Diego Rivera (1886 – 1957) is not only the most outstanding of contemporary Mexican painters, an artist of unequaled vastness of conception; he is also the most prolific. He stands as the example of a painter who, having assimilated and utilized a great wealth of pictorial experience, from the forerunners of Raphael up to Picasso, creates a style, personal and strong, by which he refreshes ancient wisdom with new ideas and new methods.
Frida Kahlo (1907 – 1954) It has been repeatedly said, and rightly so, that Frida’s paintings are a courageous and valuable testimony of her own life. What existence is this that has produced a reality of art so stirring, wounding, beset with difficulties, austere, tragic, loving, heartbreaking, and happy in all its varied expressions.

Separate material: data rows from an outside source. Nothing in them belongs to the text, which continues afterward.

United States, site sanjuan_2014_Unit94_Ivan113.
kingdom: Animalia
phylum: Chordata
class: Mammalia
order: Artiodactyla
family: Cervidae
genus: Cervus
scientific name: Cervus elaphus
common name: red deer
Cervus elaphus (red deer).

Frida y Diego understood and admired each other. They were like two nutritive forces, and they made a love pact in clauses that nobody but they could conceive of or practice. Their spiritual compenetration was profound and most certainly complex. When Frida died she had been married to Diego for 25 years. Twenty-five years of passion that knew a balance between pity and cruelty, honesty and mystification. Diego’s love had enough genius to nourish Frida’s eagerness to live and to be absorbed in that support, Frida grew productive and embraced Diego tenderly.
"My Diego, my thousand-year-old love.”
—Frida Kahlo
"Frida was the greatest proof of the renaissance of art in Mexico.”